La réponse à cette question relève de l’esprit du président Poutine, qui se trouve dans une position stratégique très difficile, et il est certain que tout rôle de soutien aura son prix, surtout si la situation finit par lui être favorable.
Mais nous pouvons souligner que les relations fortes du président russe avec des pays comme les EAU et l’Arabie saoudite seront un frein fort qui nous donnera confiance que la Russie ne soutiendra pas l’Iran contre le Golfe à l’avenir. Il ne s’agit pas seulement de rechercher un partenariat avec ces pays, Mais compte tenu de l’ampleur des intérêts stratégiques mutuels dans tout le Golfe.
Un exemple de cela est le fait que certains des États du Golfe ont entrepris de construire une relation équilibrée et de maintenir la neutralité entre la Russie et les États-Unis.
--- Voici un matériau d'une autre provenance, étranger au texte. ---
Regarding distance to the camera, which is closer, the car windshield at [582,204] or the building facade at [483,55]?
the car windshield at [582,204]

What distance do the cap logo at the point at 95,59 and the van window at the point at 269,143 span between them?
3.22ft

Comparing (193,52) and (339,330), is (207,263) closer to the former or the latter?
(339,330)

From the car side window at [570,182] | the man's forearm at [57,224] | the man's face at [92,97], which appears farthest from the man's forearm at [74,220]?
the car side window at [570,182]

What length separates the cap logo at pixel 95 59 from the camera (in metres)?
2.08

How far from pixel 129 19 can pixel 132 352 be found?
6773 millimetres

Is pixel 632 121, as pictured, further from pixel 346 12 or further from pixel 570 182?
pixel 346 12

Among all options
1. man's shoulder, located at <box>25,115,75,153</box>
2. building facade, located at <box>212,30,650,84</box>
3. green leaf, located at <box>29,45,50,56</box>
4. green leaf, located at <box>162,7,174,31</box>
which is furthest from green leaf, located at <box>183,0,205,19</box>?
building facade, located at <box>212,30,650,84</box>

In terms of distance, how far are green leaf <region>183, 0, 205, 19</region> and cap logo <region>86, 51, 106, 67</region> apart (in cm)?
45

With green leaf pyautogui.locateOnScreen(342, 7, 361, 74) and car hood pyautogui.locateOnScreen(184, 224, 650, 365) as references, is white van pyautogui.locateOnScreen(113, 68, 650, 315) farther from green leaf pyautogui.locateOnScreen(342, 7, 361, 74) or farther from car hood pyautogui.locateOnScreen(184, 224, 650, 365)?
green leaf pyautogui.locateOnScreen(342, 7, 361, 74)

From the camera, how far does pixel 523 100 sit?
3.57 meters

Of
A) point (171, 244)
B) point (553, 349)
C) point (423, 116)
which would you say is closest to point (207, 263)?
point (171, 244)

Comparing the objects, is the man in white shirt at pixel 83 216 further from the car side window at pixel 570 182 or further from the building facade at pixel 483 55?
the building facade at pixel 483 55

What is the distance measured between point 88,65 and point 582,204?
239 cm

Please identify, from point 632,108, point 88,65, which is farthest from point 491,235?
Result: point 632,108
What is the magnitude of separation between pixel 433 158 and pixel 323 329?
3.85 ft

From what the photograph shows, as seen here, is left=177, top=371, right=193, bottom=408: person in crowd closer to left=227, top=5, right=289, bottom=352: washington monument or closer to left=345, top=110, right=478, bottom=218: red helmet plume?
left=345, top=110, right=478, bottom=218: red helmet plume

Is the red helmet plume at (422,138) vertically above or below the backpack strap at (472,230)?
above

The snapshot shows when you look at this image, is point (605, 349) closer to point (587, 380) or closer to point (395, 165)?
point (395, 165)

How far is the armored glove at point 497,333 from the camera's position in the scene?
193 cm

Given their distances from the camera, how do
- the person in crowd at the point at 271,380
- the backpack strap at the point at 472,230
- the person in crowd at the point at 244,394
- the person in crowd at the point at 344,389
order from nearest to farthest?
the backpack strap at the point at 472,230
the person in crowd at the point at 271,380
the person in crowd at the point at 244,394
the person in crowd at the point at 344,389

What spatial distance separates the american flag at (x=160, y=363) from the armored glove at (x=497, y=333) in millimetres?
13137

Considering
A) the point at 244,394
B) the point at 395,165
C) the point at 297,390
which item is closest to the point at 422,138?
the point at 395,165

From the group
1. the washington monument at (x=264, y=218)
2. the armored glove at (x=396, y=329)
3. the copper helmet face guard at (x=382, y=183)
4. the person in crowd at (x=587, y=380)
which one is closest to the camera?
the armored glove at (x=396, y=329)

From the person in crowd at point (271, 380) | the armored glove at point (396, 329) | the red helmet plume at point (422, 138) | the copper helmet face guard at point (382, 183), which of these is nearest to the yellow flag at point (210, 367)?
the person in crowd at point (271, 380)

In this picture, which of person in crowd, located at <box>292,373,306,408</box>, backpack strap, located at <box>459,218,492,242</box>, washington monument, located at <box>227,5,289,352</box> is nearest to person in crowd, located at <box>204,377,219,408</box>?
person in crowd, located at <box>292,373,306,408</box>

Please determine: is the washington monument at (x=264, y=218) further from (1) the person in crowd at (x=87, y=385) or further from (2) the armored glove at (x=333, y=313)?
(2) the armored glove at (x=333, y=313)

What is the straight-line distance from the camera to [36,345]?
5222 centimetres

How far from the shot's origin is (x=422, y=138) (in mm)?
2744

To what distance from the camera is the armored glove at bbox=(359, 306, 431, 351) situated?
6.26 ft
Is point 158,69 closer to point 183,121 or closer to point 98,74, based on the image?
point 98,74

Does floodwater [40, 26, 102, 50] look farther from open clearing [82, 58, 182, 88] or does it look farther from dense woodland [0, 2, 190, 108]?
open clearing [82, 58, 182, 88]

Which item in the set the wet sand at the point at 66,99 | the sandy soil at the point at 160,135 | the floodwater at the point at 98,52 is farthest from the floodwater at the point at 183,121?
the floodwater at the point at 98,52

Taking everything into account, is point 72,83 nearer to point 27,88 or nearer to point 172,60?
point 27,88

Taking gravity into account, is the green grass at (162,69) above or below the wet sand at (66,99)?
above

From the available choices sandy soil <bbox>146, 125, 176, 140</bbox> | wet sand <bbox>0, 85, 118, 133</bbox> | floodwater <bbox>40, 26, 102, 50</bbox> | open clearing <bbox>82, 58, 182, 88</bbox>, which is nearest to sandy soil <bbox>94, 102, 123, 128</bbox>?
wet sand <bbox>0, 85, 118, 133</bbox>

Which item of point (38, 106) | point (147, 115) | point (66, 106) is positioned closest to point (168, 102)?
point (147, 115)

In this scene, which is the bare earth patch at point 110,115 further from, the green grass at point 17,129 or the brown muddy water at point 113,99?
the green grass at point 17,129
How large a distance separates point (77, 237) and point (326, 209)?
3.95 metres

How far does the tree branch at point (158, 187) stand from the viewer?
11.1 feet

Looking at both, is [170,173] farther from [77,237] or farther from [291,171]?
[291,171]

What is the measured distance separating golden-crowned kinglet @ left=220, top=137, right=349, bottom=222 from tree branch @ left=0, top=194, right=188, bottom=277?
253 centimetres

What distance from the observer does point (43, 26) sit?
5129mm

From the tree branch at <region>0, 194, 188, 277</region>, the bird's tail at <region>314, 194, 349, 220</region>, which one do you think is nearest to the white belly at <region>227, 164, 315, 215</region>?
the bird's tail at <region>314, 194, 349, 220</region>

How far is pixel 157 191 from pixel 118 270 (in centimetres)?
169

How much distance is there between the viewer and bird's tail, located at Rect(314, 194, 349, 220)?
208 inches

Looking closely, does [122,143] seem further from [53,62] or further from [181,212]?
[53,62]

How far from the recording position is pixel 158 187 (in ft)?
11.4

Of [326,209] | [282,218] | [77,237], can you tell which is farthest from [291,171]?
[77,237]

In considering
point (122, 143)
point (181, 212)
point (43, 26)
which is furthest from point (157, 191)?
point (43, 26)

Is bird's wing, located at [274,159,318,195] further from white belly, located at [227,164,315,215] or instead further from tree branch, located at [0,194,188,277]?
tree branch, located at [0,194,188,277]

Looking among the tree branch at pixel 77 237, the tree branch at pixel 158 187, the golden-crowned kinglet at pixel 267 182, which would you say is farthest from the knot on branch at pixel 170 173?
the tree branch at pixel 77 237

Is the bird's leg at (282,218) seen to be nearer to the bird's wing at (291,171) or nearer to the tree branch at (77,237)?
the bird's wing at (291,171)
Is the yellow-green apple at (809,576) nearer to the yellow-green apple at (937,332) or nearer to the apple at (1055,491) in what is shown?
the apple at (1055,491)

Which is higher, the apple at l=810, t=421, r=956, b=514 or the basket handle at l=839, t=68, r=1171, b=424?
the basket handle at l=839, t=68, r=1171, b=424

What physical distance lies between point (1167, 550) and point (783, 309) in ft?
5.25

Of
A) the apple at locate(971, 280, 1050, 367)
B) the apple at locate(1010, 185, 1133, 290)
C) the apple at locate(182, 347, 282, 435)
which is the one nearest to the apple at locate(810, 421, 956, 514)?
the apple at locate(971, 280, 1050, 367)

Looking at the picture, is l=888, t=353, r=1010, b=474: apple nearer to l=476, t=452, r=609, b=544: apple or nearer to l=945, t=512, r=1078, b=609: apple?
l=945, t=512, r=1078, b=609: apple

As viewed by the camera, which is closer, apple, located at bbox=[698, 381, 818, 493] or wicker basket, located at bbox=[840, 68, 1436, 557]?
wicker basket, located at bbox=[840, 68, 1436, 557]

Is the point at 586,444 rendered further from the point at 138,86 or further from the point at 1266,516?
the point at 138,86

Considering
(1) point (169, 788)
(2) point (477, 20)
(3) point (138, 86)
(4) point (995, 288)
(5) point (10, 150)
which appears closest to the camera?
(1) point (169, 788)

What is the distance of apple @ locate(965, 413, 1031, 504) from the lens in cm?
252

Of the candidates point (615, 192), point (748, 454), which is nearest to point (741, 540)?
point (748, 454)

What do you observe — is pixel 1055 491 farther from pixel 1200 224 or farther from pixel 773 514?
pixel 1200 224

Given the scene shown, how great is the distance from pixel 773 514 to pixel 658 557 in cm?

Poutine comprend que l’équilibre est en fait en faveur de la Russie plutôt que de l’Occident, le modèle d’échange négatif venant des cercles américains spécifiquement envers le partenaire saoudien.
Quant à Israël, l’Iran est bien conscient qu’il ne peut pas déclencher une guerre contre lui. Téhéran, pour sa part, ne donnera pas de raison de former une alliance militaire occidentale pour éliminer son régime. Par conséquent, l’émergence d’une confrontation Israël-Iran dépend toujours de la décision d’Israël, et non de celle de l’Iran.
Elle dépend de nombreux calculs, au premier rang desquels figure le comportement provocateur de l’Iran en Syrie et au Liban. Un autre point très important concerne la possibilité d’un soutien technologique de la Russie au programme nucléaire iranien.
Mon opinion est que l’Iran n’a plus besoin de ce soutien autant qu’il a besoin de la couverture politique et du soutien d’un grand pays comme la Russie pour ses activités nucléaires. La Russie elle-même, avec tous ses pouvoirs diplomatiques et stratégiques, n’est pas en mesure de transférer une expertise nucléaire influente à l’Iran.
Faire converger les intérêts sur le plan tactique ne signifie pas nécessairement les poursuivre sur le plan stratégique. La Russie se rend compte qu’en agissant ainsi, elle rendra furieux non seulement Israël, mais aussi les pays du Golfe et de nombreuses autres parties comme le Pakistan et la Turquie, ainsi que l’Afghanistan, qui est un front que Moscou veut garder au frais.